Applying this algorithm to wild-type data revealed changes in motif usage across multiple timescales (Extended Data Fig. 4-1B). We found that only 15 motifs were required to classify day-specific and night-specific behavior with only a 0.2% (±0.63% SD) classification error, compared with a majority class classifier with 50% error and random 15-motif subsets with a mean error of 9.25% (Fig. 4C; Table 1). The day-enriched motifs consisted of high amplitude movements interspersed with short pauses, while the night enriched motifs contained low amplitude movements and long pauses (Fig. 4C). Next, we examined how motif usage changed over time by comparing consecutive days and nights (5–6 dpf). In both day 5 versus day 6 and night 5 versus night 6 comparisons, the classifiers achieved roughly 20% error using 93 and 85 motifs, respectively (Table 1). Thus, motif usage shifted over just 24 h, although these changes were far less prominent than those between the day and night. To study whether motif usage varied at finer timescales, we first divided the day into morning/evening and the night into early/late periods. In each case, the mRMR algorithm performed better than the control classifiers (morning/evening: 33%, early/late night: 36%) although the relatively high classification errors suggest that motif selection did not vary strongly across each day or night (Table 1). Consistent with this conclusion, classifiers attempting to delineate each hour from every other mostly failed to outperform their control classifiers (Table 1). The two notable exceptions were the hour following each lighting transition, where this approach achieved good classification performance (Table 1) and identified startle-like motifs. We interpret these motifs as startle-like as they consist of long pauses interrupted by high-amplitude movements and primarily occur at the lighting transitions (Fig. 4D), stimuli known to elicit startle behaviors in larval zebrafish (Burgess and Granato, 2007; Emran et al., 2010).
Together, these results demonstrate that motif usage varied between the day and the night, but aside from the lighting transitions, was relatively consistent within these periods.

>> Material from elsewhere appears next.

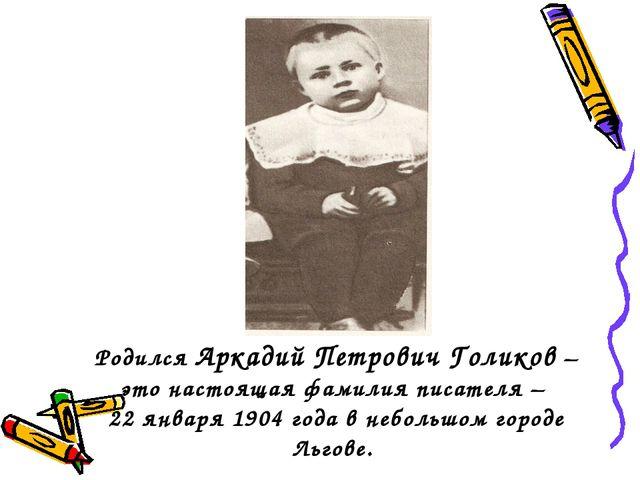 Родился Аркадий Петрович Голиков – это настоящая фамилия писателя – 22 января...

Dose-dependent and dose-specific behavioral motifs
Finally, we hypothesized that behavioral motif usage would vary dose dependently across concentrations of melatonin and PTZ, providing insight into the mechanisms by which these compounds exert their behavioral effects. Motif dose dependency would suggest a continuously modulated underlying process, which might arise for example if the fraction of bound receptors relates to neuronal activity modulation. Alternatively, motifs enriched at only specific doses would suggest discrete effects on neuronal circuitry.

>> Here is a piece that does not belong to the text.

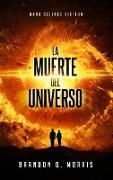 Cover-Bild zu Morris, Brandon Q.: La muerte del universo (La gran grieta, #1) (eBook)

Applying the mRMR algorithm to our pharmacological data revealed both dose-dependent and dose-specific modulation of motif usage. We found that each melatonin dose could be separated from the others using 40–250 motifs with only 0–2.78% classification error (Fig. 5A; Table 2). Focusing on just the best motif for each comparison, we observed both dose dependency as well as dose specificity. For example, comparing controls to all melatonin-dosed larvae identified a dose-dependent motif that consisted of large magnitude movements and short pauses, whose enrichment/constraint score decreased with increasing melatonin concentration (Fig. 5A). Conversely, the best 10 μM motif, two long pauses broken by a small active bout sequence, showed dose specificity being enriched at only 3 and 10 μM doses (Fig. 5A). When applied to the PTZ data, our approach performed even more accurately, achieving perfect classification (0% error) between all conditions (Fig. 5B; Table 2). Furthermore, in PTZ-dosed larvae we observed enrichment for motifs highly constrained in wild-type larvae, highlighting the usage of motifs beyond the normal wild-type repertoire, such as those corresponding to behavioral seizures (Fig. 5B).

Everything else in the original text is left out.